──────── Extrait ────────

Alors qu’est-ce que la double matérialité ? Pourquoi représente-t-elle un changement de paradigme ? Et comment s’applique-t-elle aux entreprises dans le cadre de la CSRD ? Nous faisons le point dans cet article !

La double matérialité, de quoi s’agit-t-il ?

Définition de la double matérialité

La double matérialité est un concept qui souligne la nécessité pour les entreprises d’évaluer à la fois :

  • Comment les changements environnementaux et sociaux peuvent affecter leur performance business, c’est ce qu’on appelle la “matérialité financière”.
  • Comment leurs activités influencent l’environnement et la société, ce qui correspond à la “matérialité d’impact”.

Il faut bien comprendre que ces concepts de matérialité d’impact et de matérialité financière recouvrent à la fois des risques et des opportunités pour l’entreprise. Et qu’ils s’évaluent aussi bien à court, moyen et long terme.

Prenons quelques exemples concrets :

Exemple 1 : en adoptant des technologies vertes, une entreprise peut non seulement réduire ses émissions de gaz à effet de serre, et contribuer ainsi à la lutte contre le changement climatique (matérialité d’impact), mais aussi réduire ses coûts énergétiques et améliorer son efficacité opérationnelle, tout en renforçant son image de marque en tant qu’entreprise soucieuse de l’environnement, attirant ainsi de nouveaux clients et investisseurs (matérialité financière).

Exemple 2 : en entretenant des relations avec des fournisseurs dont les usines emploient des travailleurs dans des conditions misérables, une entreprise risque d’encourager des conséquences négatives pour la société, telles que des atteintes aux droits de l’homme ou des conflits sociaux (matérialité d’impact), mais s’expose aussi à des retombées financières négatives, liées à des boycotts de consommateurs ou des amendes en cas d’infraction réglementaire (matérialité financière).

────────

La consigne
Recopiez intégralement l'extrait sur la double matérialité, sans y changer un seul mot. Les données ci-après n'ont aucun rôle à jouer dans ce travail.

──────── Données fournies ────────

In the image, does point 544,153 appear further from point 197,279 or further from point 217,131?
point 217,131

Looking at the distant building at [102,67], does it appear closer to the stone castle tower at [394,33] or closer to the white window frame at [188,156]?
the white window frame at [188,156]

────────

Résultat attendu
Alors qu’est-ce que la double matérialité ? Pourquoi représente-t-elle un changement de paradigme ? Et comment s’applique-t-elle aux entreprises dans le cadre de la CSRD ? Nous faisons le point dans cet article !

La double matérialité, de quoi s’agit-t-il ?

Définition de la double matérialité

La double matérialité est un concept qui souligne la nécessité pour les entreprises d’évaluer à la fois :

  • Comment les changements environnementaux et sociaux peuvent affecter leur performance business, c’est ce qu’on appelle la “matérialité financière”.
  • Comment leurs activités influencent l’environnement et la société, ce qui correspond à la “matérialité d’impact”.

Il faut bien comprendre que ces concepts de matérialité d’impact et de matérialité financière recouvrent à la fois des risques et des opportunités pour l’entreprise. Et qu’ils s’évaluent aussi bien à court, moyen et long terme.

Prenons quelques exemples concrets :

Exemple 1 : en adoptant des technologies vertes, une entreprise peut non seulement réduire ses émissions de gaz à effet de serre, et contribuer ainsi à la lutte contre le changement climatique (matérialité d’impact), mais aussi réduire ses coûts énergétiques et améliorer son efficacité opérationnelle, tout en renforçant son image de marque en tant qu’entreprise soucieuse de l’environnement, attirant ainsi de nouveaux clients et investisseurs (matérialité financière).

Exemple 2 : en entretenant des relations avec des fournisseurs dont les usines emploient des travailleurs dans des conditions misérables, une entreprise risque d’encourager des conséquences négatives pour la société, telles que des atteintes aux droits de l’homme ou des conflits sociaux (matérialité d’impact), mais s’expose aussi à des retombées financières négatives, liées à des boycotts de consommateurs ou des amendes en cas d’infraction réglementaire (matérialité financière).